* _WHAT TO WORK ON_
Can you retype only the lines from the one with "Here are your options: the" through the final line of the material, exactly as given?

* _DATA PROVIDED_
========
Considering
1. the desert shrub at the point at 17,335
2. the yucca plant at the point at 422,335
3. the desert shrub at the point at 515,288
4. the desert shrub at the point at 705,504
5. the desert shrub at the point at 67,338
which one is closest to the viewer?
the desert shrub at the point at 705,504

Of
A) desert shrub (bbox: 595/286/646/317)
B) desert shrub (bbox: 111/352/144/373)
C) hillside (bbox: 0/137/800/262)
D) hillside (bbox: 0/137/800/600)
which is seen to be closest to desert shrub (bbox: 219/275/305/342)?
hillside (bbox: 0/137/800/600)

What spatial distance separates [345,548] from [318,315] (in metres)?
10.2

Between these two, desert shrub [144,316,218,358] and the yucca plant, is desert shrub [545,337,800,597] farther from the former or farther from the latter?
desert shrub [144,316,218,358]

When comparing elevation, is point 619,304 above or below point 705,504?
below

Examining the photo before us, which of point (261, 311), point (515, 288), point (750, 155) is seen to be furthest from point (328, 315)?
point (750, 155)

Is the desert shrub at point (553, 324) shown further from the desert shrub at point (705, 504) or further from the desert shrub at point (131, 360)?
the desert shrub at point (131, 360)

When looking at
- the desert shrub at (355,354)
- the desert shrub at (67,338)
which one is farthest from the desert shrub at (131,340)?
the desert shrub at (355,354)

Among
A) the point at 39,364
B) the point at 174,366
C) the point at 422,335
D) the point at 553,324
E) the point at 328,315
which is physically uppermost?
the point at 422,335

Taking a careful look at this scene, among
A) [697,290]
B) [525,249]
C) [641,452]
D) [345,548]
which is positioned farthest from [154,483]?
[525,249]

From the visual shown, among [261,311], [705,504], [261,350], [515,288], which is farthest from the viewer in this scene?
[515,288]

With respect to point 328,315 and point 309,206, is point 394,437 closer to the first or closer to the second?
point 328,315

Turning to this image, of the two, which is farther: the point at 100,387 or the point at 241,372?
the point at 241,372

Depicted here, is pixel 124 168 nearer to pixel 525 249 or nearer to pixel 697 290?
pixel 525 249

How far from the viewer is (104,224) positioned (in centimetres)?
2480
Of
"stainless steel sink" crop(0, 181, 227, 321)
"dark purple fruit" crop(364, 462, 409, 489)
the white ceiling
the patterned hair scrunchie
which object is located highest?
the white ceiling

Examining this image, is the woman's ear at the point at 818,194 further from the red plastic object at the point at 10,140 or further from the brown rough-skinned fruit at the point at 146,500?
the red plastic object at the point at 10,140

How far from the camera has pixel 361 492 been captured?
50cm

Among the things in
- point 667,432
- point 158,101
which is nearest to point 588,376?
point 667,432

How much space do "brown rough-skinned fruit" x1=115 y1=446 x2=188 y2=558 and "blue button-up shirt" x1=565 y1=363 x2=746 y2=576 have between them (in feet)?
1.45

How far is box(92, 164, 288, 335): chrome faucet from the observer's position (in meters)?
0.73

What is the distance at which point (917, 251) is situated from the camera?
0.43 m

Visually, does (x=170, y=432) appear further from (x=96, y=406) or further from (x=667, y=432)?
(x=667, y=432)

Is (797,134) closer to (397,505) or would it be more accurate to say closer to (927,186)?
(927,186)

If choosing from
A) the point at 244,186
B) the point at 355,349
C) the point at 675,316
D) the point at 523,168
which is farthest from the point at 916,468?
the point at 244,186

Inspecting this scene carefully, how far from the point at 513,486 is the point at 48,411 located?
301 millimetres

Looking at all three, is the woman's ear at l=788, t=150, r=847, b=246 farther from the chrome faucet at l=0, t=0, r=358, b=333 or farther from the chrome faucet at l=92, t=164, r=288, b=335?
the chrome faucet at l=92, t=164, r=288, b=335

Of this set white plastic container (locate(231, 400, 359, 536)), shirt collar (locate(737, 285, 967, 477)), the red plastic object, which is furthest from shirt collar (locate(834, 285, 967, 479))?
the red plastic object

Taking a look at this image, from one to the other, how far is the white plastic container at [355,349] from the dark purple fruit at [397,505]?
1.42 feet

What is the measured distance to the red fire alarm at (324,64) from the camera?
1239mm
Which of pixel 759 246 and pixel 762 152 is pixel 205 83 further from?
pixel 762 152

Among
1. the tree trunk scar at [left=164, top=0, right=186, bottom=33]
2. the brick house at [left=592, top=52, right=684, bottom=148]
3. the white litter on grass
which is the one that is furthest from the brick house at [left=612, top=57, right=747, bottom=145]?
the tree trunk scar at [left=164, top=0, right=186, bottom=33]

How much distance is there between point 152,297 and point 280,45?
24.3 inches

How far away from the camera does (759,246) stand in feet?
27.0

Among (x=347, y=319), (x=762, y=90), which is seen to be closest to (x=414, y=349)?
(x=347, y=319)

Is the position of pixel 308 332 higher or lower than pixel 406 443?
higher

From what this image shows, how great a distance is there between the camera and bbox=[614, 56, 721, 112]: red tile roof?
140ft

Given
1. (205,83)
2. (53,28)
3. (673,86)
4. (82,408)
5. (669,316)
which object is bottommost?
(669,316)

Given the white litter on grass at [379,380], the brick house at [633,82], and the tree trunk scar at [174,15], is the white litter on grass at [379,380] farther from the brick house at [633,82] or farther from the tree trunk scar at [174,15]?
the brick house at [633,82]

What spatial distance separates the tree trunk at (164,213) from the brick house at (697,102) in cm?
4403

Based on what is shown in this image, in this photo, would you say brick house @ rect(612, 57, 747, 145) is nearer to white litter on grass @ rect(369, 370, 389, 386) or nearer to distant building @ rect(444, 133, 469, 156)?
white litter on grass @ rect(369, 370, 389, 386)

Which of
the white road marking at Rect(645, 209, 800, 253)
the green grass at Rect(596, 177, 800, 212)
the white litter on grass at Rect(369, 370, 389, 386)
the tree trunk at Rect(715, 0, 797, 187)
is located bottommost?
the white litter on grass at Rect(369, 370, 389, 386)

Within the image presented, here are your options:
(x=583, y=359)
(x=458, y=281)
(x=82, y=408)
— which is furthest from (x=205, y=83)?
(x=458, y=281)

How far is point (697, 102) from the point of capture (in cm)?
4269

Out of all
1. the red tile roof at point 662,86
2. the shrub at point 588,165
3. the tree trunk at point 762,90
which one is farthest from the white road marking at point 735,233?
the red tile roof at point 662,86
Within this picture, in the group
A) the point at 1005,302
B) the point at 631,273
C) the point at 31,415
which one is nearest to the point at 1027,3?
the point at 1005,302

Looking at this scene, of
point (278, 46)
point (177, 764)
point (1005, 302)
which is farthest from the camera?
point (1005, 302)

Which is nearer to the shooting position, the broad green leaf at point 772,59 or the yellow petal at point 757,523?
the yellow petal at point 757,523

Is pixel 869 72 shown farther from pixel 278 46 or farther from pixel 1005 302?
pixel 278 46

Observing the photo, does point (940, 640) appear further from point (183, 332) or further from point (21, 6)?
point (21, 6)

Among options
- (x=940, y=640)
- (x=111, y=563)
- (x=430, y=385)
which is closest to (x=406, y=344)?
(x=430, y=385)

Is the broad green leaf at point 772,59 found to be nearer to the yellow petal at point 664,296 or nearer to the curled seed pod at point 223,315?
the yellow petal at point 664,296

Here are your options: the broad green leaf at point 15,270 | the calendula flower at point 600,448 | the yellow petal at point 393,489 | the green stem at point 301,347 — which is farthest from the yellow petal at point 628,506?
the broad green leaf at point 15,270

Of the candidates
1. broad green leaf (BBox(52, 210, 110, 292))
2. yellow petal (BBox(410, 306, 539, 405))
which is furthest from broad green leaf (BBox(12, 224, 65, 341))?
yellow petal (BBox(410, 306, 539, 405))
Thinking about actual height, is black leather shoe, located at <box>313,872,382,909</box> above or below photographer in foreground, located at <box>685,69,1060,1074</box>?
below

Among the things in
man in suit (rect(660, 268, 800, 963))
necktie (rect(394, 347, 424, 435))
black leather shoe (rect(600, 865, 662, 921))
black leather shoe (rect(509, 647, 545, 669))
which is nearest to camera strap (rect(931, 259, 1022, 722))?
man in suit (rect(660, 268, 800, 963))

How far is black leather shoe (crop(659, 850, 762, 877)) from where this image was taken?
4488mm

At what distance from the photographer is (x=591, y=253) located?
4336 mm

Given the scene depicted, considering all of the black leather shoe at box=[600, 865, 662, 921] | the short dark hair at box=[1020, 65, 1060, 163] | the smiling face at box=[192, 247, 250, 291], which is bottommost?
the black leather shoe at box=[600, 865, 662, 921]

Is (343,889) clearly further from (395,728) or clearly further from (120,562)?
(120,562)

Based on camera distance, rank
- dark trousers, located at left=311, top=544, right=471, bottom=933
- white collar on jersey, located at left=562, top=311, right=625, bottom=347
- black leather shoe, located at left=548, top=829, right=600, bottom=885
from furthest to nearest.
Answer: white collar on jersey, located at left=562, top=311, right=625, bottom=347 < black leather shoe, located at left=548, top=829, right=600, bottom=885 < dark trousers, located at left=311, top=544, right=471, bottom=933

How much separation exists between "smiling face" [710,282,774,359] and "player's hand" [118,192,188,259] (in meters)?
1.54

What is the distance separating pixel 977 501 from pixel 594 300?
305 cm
========
* _THE RESULT_
Here are your options: the broad green leaf at point 15,270 | the calendula flower at point 600,448 | the yellow petal at point 393,489 | the green stem at point 301,347 — which is farthest from the yellow petal at point 628,506?
the broad green leaf at point 15,270

Of the candidates
1. broad green leaf (BBox(52, 210, 110, 292))
2. yellow petal (BBox(410, 306, 539, 405))
which is furthest from broad green leaf (BBox(12, 224, 65, 341))?
yellow petal (BBox(410, 306, 539, 405))
Thinking about actual height, is black leather shoe, located at <box>313,872,382,909</box> above or below photographer in foreground, located at <box>685,69,1060,1074</box>?
below

Among the things in
man in suit (rect(660, 268, 800, 963))
necktie (rect(394, 347, 424, 435))
black leather shoe (rect(600, 865, 662, 921))
black leather shoe (rect(509, 647, 545, 669))
which is nearest to camera strap (rect(931, 259, 1022, 722))?
man in suit (rect(660, 268, 800, 963))

How far is black leather shoe (crop(659, 850, 762, 877)) from where this image was taken?
4488mm

At what distance from the photographer is (x=591, y=253) located?
4336 mm

Given the scene depicted, considering all of the black leather shoe at box=[600, 865, 662, 921] | the short dark hair at box=[1020, 65, 1060, 163] | the smiling face at box=[192, 247, 250, 291], which is bottommost?
the black leather shoe at box=[600, 865, 662, 921]

Is (343,889) clearly further from (395,728) or clearly further from (120,562)?
(120,562)

Based on camera distance, rank
- dark trousers, located at left=311, top=544, right=471, bottom=933
- white collar on jersey, located at left=562, top=311, right=625, bottom=347
- black leather shoe, located at left=548, top=829, right=600, bottom=885
from furthest to nearest.
Answer: white collar on jersey, located at left=562, top=311, right=625, bottom=347 < black leather shoe, located at left=548, top=829, right=600, bottom=885 < dark trousers, located at left=311, top=544, right=471, bottom=933

How much separation exists between "smiling face" [710,282,774,359] and "player's hand" [118,192,188,259] (in meters)?
1.54

What is the distance separating pixel 977 501 from pixel 594 300?
305 cm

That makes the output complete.